■ Alıntı Metin ■
►
Bu konu aslında social engineering olarak söylenen, türkçede argo karşılığı birisini kafaya almak tabiridir. Msn messenger’da, belki yeni tanıştığınız belki de başkası tarafından hesabı hacklenmiş bir kişiyle konuşurken, bu kişinin ‘ya şu sitede öyle şeyler var ki inanamazsın’ tarzı bir cümle sonrasında bir link yollaması ile karşınıza hotmail giriş sayfası çıkması sonucunda olmaktadır. Bu sayfa tıpkı hotmail giriş sayfası gibi olduğu için kandırılma ihtimaliniz çok yüksektir.
◄
■ Yazılı İstek A ■
Alıntı metne göre, gönderilen linke tıklanınca karşıya hangi sayfa çıkıyor?
■ Yazılı İstek B ■
Alıntı metinde "Bu konu aslında" ile başlayıp "ihtimaliniz çok yüksektir." ile biten bölümü hiç değiştirmeden yazdırın.
■ Yazılı İstek C ■
Alıntı metindeki "Bu sayfa tıpkı hotmail giriş sayfası gibi olduğu için kandırılma ihtimaliniz çok yüksektir." cümlesini İngilizceye çevirin.
Yanıt verirken yalnızca bu metne dayanın.

■ Veri Kesiti ■
►
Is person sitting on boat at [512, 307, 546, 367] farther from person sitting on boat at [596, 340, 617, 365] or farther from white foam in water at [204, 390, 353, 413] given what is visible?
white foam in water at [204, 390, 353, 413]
◄
■ Görev Yanıtı A ■
Hotmail giriş sayfası.

■ Görev Yanıtı B ■
Bu konu aslında social engineering olarak söylenen, türkçede argo karşılığı birisini kafaya almak tabiridir. Msn messenger’da, belki yeni tanıştığınız belki de başkası tarafından hesabı hacklenmiş bir kişiyle konuşurken, bu kişinin ‘ya şu sitede öyle şeyler var ki inanamazsın’ tarzı bir cümle sonrasında bir link yollaması ile karşınıza hotmail giriş sayfası çıkması sonucunda olmaktadır. Bu sayfa tıpkı hotmail giriş sayfası gibi olduğu için kandırılma ihtimaliniz çok yüksektir.

■ Görev Yanıtı C ■
Because this page is exactly like the Hotmail login page, the chance of your being deceived is very high.